*** Opening Data under study ***

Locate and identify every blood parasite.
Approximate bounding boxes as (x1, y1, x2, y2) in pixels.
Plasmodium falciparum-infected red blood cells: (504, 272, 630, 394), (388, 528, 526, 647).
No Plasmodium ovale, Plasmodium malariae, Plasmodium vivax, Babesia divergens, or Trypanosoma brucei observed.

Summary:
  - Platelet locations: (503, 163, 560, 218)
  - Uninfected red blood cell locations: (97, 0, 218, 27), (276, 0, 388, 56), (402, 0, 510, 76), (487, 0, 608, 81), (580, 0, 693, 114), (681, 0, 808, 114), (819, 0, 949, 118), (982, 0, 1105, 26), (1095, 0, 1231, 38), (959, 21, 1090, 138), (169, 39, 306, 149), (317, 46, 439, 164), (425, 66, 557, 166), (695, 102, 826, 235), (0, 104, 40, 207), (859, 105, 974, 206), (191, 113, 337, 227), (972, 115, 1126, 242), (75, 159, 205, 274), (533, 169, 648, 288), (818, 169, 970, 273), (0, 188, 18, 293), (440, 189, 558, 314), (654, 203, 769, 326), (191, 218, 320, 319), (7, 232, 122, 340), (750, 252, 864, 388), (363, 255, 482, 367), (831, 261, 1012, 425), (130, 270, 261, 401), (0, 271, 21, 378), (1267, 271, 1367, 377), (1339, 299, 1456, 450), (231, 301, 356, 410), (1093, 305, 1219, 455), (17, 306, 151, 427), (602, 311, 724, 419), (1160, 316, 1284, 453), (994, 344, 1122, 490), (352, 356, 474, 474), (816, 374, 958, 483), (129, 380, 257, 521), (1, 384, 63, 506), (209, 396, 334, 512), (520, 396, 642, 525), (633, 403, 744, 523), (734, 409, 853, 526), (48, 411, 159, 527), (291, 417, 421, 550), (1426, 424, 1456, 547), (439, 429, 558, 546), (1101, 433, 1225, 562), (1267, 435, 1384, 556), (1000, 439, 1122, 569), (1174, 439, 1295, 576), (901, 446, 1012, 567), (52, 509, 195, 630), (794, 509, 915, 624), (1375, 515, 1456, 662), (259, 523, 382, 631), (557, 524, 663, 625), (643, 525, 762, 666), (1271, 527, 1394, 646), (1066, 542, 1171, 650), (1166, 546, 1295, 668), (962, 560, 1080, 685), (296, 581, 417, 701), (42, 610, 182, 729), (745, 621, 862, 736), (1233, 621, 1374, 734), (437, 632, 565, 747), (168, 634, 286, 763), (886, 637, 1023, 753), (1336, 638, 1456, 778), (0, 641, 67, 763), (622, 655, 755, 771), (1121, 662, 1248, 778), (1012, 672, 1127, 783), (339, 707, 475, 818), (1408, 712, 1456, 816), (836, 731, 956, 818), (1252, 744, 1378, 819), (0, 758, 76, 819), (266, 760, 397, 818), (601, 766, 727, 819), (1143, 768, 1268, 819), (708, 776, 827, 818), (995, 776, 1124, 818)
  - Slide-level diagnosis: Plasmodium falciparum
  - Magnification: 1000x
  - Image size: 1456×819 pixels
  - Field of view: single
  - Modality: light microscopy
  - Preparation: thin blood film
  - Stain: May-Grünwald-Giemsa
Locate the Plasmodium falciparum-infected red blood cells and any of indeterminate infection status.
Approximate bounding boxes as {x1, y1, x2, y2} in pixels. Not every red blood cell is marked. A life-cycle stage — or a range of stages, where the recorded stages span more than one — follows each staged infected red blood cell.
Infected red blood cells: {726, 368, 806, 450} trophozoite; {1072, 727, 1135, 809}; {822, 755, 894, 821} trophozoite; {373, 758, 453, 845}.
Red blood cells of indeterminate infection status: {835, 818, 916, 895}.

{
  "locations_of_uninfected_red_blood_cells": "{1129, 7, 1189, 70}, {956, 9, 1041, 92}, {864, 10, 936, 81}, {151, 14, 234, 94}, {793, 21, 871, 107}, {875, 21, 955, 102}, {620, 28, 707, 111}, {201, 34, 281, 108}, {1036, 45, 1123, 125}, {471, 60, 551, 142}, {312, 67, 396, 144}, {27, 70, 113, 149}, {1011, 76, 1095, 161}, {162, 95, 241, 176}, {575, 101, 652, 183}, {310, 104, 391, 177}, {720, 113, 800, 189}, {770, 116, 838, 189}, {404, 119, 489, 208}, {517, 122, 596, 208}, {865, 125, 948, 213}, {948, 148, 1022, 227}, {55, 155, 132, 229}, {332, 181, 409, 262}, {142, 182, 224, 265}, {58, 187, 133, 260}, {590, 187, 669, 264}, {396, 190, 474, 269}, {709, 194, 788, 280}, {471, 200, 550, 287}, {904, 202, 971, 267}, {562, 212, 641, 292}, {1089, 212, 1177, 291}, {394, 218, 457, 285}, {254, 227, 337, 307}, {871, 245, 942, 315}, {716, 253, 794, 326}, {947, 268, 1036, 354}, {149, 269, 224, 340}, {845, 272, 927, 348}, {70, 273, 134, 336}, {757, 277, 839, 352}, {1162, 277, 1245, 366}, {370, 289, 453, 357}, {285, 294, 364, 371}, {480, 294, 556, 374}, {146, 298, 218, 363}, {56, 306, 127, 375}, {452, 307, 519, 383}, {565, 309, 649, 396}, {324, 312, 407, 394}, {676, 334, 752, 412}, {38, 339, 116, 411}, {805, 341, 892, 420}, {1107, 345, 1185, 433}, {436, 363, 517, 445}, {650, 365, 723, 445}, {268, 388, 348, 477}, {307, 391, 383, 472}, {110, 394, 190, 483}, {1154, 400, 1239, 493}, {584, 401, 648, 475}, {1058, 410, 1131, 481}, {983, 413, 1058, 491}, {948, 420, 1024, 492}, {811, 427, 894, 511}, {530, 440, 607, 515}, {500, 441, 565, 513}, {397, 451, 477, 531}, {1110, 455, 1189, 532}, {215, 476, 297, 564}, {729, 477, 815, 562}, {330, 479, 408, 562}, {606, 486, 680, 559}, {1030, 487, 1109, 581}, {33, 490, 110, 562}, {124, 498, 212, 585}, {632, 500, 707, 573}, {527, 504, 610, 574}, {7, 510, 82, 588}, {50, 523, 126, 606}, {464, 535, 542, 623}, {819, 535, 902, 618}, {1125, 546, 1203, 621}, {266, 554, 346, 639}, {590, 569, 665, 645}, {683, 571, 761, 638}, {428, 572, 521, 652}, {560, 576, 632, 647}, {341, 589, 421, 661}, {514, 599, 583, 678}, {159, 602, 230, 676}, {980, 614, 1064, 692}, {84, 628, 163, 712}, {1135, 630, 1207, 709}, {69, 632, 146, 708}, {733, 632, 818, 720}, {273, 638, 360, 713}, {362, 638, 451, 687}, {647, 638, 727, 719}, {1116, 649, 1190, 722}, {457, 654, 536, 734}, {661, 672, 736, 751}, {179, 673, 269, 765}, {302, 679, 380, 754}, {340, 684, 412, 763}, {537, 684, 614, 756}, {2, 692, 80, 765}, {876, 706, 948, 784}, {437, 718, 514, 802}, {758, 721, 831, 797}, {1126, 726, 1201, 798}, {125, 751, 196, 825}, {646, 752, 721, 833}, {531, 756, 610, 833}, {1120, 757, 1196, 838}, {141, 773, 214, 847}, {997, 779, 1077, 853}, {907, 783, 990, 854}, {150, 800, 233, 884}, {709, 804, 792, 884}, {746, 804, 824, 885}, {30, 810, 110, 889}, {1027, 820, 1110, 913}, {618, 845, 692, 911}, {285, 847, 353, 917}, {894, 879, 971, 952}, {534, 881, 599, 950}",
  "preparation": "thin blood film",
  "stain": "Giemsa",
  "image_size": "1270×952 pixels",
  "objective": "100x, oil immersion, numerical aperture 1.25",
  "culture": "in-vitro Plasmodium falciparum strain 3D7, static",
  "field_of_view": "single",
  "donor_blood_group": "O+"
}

*** Closing Data under study ***

§ What is needed: Locate and copy each line in the data above that includes the word "single".

§ Written response:
  - Field of view: single
  "field_of_view": "single",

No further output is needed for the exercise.